U.S. Representative Dan Crenshaw, R-Houston, echoed concerns cited by Head, adding that he doesn’t believe student debt should fall on the backs of taxpayers.

“Eighty-seven percent of people don’t have a student loan, [so] you have 87% of people who have either paid off their student loans or never had one, and they work in a blue collar job, and they don’t need a college degree, and now the their tax money should go to this?” Crenshaw said at a Partnership Lake Houston luncheon on Sept. 30.

Although Head said the plan will provide temporary respite, he believes its longevity is short-lived.

“It’s a short-term fix,” he said. “There is still a lot of work to be done to find long-term solutions.”

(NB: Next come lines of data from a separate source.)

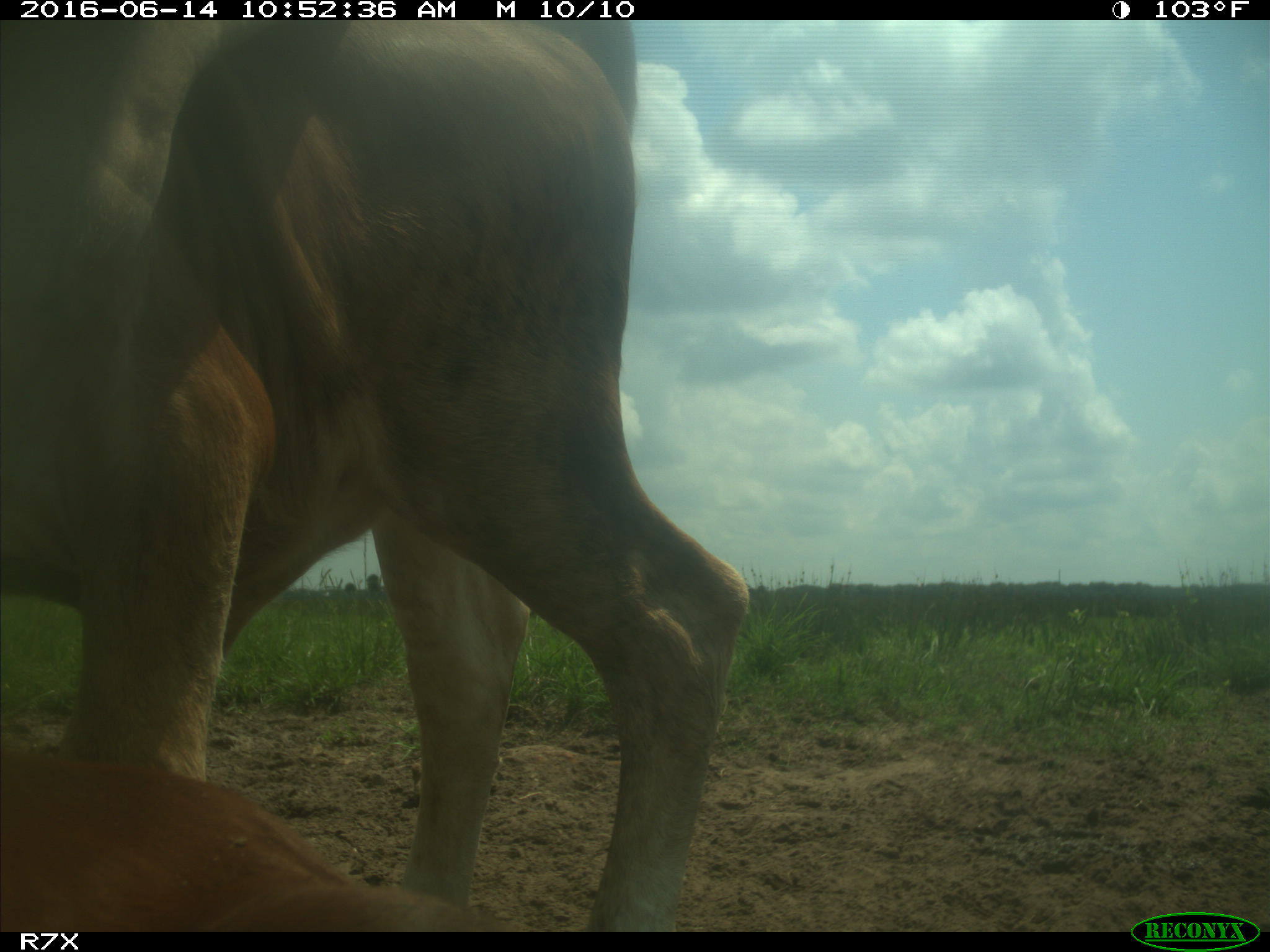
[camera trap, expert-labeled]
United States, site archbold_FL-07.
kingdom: Animalia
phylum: Chordata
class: Mammalia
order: Artiodactyla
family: Bovidae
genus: Bos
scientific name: Bos taurus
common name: domestic cow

University of Houston officials said their stance on the issue is consistent with an Aug. 24 statement from the Association of Public Universities and Land Grants, of which the university is a member.

“For public colleges and universities, which educate more than three-quarters of all post-secondary students, addressing long-term state divestment is crucial,” the statement said. “Decades of divestment have left students bearing a growing share of the cost of college despite the vast societal benefits of a college-educated workforce and citizens.”